I remember seeing in some older books that a clean, thick towel worked well as a saddle pad, because it was easily washed, and a well-fitting English-style saddle shouldn't need a pad for any reason other than to protect the saddle from sweat anyway. A somewhat-local Saddlebred barn uses towels under their saddles, too - you shouldn't see a pad on a Saddleseat horse, and a towel protects the saddle from sweat and is easily folded to the correct size. Be aware that a good, thick towel is key here, not some cheapo one from the discount store. A good towel will not wrinkle under the saddle. 
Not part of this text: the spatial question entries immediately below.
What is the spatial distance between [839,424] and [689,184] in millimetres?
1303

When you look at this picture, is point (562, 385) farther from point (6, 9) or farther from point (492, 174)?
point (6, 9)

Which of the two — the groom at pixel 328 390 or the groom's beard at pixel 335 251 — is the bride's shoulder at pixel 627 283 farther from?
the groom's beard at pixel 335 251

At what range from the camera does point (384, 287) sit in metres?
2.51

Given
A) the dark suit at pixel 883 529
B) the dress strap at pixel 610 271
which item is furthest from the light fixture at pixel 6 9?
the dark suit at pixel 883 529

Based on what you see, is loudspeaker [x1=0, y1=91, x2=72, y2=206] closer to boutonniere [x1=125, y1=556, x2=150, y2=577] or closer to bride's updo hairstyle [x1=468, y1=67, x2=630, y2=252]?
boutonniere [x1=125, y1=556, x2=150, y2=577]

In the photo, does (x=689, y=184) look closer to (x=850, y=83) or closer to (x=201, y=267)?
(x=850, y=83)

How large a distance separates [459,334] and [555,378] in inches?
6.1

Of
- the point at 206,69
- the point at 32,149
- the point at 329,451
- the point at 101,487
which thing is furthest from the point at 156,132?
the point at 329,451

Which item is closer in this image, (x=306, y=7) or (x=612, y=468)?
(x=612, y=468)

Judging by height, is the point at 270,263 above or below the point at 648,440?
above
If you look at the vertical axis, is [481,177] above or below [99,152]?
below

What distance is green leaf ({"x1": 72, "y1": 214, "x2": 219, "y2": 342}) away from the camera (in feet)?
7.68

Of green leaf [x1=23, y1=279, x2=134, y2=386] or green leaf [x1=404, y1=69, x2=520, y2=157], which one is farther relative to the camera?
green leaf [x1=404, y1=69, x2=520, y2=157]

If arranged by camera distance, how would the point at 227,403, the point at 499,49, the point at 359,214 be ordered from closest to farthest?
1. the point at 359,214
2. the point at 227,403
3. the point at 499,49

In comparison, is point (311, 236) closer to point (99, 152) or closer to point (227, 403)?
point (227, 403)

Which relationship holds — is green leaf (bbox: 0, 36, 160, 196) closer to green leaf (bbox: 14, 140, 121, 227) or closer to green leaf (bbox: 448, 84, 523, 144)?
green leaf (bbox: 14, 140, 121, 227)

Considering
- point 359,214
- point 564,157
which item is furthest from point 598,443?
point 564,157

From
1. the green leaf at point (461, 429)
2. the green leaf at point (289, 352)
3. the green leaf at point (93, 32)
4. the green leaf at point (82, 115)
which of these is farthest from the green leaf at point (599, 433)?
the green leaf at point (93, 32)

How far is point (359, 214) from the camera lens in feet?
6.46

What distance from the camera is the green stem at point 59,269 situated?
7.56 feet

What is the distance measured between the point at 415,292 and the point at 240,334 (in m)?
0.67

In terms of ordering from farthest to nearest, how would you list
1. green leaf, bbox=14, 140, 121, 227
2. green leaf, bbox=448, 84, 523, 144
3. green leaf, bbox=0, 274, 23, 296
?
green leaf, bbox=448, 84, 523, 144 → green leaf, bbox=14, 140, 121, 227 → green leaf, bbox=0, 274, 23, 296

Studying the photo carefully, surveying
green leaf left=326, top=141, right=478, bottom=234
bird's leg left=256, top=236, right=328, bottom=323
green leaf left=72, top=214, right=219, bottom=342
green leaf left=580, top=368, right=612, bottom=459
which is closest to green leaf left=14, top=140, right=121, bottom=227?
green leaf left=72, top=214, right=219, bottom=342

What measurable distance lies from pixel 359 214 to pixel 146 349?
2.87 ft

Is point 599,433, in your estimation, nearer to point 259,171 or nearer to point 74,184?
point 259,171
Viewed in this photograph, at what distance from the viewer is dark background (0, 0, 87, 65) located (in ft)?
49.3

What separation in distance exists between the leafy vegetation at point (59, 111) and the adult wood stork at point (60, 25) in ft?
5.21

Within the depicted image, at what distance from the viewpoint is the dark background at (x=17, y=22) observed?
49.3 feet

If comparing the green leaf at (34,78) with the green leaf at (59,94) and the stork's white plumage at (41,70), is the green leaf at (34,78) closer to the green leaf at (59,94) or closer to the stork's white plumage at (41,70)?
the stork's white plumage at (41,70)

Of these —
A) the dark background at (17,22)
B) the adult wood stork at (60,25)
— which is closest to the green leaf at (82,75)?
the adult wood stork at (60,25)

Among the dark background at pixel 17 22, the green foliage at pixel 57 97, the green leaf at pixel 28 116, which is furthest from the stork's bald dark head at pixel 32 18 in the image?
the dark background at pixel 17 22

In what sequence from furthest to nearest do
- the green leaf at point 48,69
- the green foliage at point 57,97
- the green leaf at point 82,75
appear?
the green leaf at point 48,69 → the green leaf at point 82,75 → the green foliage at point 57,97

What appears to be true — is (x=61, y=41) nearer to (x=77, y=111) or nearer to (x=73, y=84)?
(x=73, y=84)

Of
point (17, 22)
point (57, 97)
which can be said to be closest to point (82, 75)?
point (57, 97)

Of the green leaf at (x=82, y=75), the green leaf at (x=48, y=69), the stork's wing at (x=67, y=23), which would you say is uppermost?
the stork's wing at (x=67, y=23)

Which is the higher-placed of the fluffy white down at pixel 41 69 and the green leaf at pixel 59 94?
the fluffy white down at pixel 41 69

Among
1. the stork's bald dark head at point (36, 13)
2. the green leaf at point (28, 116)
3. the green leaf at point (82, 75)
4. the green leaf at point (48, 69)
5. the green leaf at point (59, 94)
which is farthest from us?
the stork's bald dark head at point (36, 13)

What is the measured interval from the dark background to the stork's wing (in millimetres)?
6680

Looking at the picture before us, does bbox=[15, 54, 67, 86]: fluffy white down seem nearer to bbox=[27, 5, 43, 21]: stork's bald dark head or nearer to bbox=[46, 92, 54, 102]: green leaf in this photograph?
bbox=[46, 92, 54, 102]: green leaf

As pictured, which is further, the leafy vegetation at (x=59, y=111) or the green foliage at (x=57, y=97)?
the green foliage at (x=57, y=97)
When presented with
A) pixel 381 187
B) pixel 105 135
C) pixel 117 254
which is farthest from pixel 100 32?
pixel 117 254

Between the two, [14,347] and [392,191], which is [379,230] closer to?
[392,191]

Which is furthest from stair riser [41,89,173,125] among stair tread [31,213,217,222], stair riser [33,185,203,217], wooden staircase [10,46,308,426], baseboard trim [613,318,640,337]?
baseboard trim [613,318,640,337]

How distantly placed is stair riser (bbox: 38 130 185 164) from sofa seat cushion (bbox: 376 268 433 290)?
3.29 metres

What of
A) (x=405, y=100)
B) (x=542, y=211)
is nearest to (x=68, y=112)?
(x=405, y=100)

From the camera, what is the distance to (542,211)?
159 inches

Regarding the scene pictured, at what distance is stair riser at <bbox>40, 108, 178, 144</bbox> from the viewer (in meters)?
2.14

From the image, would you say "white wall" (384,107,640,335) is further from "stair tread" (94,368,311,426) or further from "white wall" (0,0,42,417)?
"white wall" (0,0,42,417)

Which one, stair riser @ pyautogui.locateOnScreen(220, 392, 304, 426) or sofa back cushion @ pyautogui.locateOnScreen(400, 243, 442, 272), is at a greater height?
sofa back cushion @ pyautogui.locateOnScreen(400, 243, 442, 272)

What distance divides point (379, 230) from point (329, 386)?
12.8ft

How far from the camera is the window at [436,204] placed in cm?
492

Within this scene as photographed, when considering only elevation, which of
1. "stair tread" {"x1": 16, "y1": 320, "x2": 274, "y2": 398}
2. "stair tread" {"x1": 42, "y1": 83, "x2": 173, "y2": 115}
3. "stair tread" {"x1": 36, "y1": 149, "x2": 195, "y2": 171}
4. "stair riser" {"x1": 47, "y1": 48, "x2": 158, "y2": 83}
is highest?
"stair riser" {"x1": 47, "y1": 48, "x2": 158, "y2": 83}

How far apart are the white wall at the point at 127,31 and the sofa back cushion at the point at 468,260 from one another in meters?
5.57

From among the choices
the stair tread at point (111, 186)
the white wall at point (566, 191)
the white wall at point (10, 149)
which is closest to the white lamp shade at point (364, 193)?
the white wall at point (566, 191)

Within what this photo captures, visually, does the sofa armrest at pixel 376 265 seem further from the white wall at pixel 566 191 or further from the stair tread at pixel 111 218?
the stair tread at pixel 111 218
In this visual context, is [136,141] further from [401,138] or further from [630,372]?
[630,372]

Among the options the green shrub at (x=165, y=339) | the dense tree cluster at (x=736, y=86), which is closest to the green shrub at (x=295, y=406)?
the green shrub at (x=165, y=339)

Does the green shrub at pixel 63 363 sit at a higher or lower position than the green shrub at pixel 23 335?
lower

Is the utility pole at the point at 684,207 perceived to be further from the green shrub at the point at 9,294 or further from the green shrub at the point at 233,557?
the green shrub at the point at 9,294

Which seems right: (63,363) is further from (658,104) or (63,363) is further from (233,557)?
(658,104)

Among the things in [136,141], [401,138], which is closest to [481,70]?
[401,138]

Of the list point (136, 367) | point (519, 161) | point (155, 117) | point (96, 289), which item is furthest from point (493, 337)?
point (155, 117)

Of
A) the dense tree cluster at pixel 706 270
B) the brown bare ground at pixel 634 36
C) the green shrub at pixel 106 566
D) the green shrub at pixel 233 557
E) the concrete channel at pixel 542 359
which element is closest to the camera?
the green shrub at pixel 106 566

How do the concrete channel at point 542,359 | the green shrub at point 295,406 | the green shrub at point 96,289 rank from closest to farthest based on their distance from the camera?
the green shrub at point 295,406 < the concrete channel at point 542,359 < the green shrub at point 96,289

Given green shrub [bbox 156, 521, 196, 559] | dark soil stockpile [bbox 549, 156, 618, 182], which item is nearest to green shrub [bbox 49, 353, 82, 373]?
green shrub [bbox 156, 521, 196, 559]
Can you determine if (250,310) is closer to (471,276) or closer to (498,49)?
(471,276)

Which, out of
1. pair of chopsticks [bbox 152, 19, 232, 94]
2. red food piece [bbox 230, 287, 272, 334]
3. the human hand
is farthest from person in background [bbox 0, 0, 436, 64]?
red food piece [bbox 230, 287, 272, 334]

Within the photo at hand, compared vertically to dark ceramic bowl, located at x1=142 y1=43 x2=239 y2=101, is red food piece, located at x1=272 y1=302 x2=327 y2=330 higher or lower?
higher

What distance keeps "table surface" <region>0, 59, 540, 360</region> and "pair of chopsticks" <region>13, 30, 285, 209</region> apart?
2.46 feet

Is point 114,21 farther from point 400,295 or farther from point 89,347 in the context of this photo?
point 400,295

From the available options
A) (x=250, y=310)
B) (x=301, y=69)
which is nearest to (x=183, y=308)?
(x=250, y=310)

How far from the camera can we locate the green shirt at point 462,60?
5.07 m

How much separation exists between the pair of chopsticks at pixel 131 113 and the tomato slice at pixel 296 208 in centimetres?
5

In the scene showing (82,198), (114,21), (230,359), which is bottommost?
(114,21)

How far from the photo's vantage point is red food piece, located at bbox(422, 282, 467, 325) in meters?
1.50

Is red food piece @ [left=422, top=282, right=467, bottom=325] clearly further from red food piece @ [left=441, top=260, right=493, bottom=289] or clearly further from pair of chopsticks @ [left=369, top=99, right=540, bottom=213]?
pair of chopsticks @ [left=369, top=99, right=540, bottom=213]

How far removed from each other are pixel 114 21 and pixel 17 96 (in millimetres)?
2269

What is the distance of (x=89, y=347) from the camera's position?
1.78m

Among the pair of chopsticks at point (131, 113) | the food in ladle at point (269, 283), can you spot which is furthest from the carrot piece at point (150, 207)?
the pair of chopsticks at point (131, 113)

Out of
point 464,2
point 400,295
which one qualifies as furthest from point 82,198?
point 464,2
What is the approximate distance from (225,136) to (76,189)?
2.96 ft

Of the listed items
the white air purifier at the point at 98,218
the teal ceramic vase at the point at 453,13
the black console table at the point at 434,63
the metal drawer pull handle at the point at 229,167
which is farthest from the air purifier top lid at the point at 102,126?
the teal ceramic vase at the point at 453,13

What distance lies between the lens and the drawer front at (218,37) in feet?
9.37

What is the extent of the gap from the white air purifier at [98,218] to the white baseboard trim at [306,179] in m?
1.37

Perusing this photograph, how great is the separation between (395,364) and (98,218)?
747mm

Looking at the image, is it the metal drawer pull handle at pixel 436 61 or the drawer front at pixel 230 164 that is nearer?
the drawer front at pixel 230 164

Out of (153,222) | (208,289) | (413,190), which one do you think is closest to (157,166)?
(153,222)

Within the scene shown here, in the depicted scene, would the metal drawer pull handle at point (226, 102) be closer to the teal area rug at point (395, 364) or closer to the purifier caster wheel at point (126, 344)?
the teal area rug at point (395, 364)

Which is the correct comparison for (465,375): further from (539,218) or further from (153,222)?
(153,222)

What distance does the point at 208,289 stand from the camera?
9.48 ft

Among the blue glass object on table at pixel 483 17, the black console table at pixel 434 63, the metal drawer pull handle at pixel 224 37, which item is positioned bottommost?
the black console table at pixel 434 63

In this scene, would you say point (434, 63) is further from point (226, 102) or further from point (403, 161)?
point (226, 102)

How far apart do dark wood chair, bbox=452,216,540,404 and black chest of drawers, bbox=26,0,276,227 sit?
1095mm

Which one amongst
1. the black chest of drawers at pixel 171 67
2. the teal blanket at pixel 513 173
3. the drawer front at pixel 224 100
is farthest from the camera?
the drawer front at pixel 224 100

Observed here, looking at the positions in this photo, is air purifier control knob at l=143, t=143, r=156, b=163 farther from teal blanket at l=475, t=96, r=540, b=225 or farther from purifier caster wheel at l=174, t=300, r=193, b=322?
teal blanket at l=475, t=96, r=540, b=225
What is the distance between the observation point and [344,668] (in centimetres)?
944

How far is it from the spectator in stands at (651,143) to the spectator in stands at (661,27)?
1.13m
I would not do a DIY western pad-- western saddles are designed to be ridden with a thick pad, and inadequate padding can really sore a horse.


----------



## Woodhaven (Jan 21, 2014)

In my early years riding, the late fifties and sixties people often used a bath towel as a saddle pad, and I did use some bath floor mats, not the rubberized ones you see today and they made good saddle pads a little thicker than a towel and easily washed.


----------



## AndyTheCornbread (Feb 3, 2019)

If you want to make western pads of high quality like 5Star etc. you are looking for F10 wool felt e.g. https://www.thefeltcompany.com/f-10-wool-felt-1-thick-x-72-wide/

If you look at the price tag on that grade of felt you will see why those pads aren't cheap.


----------



## COWCHICK77 (Jun 21, 2010)

^^^ Supplies to make my pulled wool saddle pad wasn't much cheaper.


----------